The fate of New York's budget, its school spending, and even whether it increases taxes on the rich, for once, doesn't hinge on what happens within the state's borders. 

It depends on what happens in Maine. Or Colorado. Or Florida. Or Pennsylvania.

What New York ultimately winds up getting from Washington could hinge on the outcome of a handful of elections and states this year. If Democrats recapture the White House and the U.S. Senate, New York will have a clear path to a hefty aid package in early 2021. 

If Republicans retain the Senate or if President Donald Trump wins again — or both — a COVID-19 relief bill is still likely, albeit almost certainly a smaller one. 

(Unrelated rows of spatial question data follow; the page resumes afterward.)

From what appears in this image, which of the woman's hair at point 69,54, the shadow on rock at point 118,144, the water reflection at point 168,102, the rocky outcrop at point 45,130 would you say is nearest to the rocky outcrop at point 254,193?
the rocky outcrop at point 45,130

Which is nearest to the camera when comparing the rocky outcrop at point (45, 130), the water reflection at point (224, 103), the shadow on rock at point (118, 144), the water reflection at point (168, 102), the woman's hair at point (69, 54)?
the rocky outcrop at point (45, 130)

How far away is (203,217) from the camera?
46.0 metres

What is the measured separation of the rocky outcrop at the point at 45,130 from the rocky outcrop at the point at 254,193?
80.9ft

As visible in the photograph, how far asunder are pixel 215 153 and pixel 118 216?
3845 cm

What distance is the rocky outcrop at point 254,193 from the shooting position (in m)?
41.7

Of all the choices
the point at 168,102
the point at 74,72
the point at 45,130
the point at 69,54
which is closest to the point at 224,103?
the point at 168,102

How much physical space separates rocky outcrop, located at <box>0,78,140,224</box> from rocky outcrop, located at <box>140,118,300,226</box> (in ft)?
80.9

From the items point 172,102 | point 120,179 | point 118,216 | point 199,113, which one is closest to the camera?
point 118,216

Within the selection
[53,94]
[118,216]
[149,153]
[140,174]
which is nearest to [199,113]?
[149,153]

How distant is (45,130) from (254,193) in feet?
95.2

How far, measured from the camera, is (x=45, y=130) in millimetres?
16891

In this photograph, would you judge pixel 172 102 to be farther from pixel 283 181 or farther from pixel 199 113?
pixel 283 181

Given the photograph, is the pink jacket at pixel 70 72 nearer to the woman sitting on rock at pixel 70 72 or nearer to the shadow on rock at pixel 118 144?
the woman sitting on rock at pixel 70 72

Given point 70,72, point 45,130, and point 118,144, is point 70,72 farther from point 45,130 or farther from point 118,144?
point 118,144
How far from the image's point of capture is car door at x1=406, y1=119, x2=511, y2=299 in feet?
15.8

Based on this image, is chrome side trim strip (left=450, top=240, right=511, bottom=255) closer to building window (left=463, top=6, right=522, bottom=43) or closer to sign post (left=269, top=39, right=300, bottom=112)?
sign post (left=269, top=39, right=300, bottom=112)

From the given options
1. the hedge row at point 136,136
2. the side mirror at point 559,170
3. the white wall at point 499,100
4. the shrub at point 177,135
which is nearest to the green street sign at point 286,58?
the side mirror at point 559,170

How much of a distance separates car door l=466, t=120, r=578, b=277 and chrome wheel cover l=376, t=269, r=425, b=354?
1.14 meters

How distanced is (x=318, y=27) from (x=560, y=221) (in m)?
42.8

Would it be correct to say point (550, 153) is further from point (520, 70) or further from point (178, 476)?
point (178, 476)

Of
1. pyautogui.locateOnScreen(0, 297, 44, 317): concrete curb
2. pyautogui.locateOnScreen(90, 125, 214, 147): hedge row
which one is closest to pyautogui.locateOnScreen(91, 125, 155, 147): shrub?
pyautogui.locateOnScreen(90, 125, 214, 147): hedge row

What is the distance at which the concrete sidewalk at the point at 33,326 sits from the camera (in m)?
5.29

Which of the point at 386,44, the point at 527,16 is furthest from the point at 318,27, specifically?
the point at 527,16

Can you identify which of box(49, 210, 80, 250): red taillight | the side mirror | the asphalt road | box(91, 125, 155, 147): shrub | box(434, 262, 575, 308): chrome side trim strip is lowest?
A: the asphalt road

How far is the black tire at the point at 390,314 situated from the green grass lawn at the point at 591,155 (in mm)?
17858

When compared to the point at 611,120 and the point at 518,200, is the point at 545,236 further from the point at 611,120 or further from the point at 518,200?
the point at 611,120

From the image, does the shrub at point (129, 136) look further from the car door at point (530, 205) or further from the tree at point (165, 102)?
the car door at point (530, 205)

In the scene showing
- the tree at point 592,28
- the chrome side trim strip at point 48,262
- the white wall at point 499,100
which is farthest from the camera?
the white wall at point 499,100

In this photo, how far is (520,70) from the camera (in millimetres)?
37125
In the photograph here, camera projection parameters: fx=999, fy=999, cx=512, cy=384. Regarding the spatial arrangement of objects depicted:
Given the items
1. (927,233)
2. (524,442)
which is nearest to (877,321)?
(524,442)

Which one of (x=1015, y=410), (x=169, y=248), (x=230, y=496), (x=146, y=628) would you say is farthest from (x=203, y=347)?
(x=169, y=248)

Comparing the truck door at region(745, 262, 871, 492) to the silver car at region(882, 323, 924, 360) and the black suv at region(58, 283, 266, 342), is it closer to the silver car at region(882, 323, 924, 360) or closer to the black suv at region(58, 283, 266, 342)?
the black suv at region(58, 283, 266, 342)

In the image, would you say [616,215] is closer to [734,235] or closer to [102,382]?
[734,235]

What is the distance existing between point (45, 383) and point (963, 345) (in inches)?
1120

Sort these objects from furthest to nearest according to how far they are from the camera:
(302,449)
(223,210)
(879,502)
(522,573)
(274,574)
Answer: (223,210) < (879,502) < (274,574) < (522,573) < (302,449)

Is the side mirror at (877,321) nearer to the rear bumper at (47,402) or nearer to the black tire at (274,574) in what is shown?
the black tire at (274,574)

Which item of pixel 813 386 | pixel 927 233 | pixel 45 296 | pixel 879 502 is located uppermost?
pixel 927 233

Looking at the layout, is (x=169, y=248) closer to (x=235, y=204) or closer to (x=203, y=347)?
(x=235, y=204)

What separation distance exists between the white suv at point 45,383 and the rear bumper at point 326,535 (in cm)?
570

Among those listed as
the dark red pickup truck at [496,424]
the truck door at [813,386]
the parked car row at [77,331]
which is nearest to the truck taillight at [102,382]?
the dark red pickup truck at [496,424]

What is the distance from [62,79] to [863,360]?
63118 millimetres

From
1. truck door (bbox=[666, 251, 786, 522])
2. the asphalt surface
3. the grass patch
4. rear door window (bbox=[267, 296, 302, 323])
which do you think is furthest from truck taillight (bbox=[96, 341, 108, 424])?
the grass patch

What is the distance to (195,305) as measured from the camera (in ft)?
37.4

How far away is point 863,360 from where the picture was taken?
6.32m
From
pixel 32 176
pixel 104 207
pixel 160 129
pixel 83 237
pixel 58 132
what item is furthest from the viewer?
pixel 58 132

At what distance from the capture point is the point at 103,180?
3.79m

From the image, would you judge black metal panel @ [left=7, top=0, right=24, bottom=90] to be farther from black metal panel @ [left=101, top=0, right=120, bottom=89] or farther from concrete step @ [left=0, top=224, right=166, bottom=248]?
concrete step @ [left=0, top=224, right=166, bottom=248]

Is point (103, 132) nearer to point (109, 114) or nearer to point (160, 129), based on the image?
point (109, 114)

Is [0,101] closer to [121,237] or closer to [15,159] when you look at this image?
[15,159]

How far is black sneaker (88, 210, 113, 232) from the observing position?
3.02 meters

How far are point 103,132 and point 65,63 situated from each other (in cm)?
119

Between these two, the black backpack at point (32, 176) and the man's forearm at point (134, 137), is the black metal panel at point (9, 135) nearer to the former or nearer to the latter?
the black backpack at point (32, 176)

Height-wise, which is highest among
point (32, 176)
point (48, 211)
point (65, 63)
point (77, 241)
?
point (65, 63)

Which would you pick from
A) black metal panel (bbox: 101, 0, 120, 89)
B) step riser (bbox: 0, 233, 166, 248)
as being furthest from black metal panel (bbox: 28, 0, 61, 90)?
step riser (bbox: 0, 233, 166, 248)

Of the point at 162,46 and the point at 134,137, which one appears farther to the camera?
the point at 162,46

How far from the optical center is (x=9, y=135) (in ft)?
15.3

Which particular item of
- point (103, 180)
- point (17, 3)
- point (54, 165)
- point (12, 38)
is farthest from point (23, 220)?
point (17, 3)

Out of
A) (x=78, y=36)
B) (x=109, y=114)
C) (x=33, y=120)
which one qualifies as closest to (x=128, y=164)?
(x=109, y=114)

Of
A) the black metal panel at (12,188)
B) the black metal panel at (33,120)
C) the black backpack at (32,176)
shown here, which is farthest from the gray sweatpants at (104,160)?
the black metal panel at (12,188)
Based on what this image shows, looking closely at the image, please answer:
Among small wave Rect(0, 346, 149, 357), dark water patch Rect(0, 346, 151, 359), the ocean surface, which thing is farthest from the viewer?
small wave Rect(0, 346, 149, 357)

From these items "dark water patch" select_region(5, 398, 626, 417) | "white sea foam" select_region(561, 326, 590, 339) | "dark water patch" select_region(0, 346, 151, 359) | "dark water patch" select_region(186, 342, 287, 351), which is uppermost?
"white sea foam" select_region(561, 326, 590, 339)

"Basically, the governor is betting the house on an election result that produces a bailout large enough to kick this problem down the road for a year and a half or even two," said EJ McMahon, a senior fellow at the Empire Center. "If that doesn't happen, I think what the budget numbers show is the state is in a lot of trouble."

An aid package has stalled since the spring amid opposition from Republicans in the U.S. Senate, who have accused states like New York and California of seeking a "blue state bailout." 

A mid-year budget update released Friday painted a dark picture of the state's finances due to the ongoing coronavirus pandemic. Lost revenue has led to multi-year budget gaps that could have a cascading effect on schools, local governments and non-profit social service entities that provide programs to vulnerable people. 

For now, the state has been withholding some funding to entities that rely on state payments. And at the moment, this arrangement can hold up. This has kept the door open to federal aid for state even as the plan B, an ugly mix of tax hikes, spending cuts and borrowing is yet to be specified, but remains in the wings.  

"By the state not taking action, it makes it harder to close this year's gap and next year's gap," said David Friedfel of the Citizens Budget Commission.

"For entities who have been told that may have their payments will be decreased by 20%, it leaves them with the sense they won't know what their budgets look like for the rest of the year." 

But what happens if state muddles through with a less-than-generous aid plan or a package that offers only one year of financial help? 

"What are [they] going to do a year or two later after that runs out?" McMahon said. "That question has not really been addressed."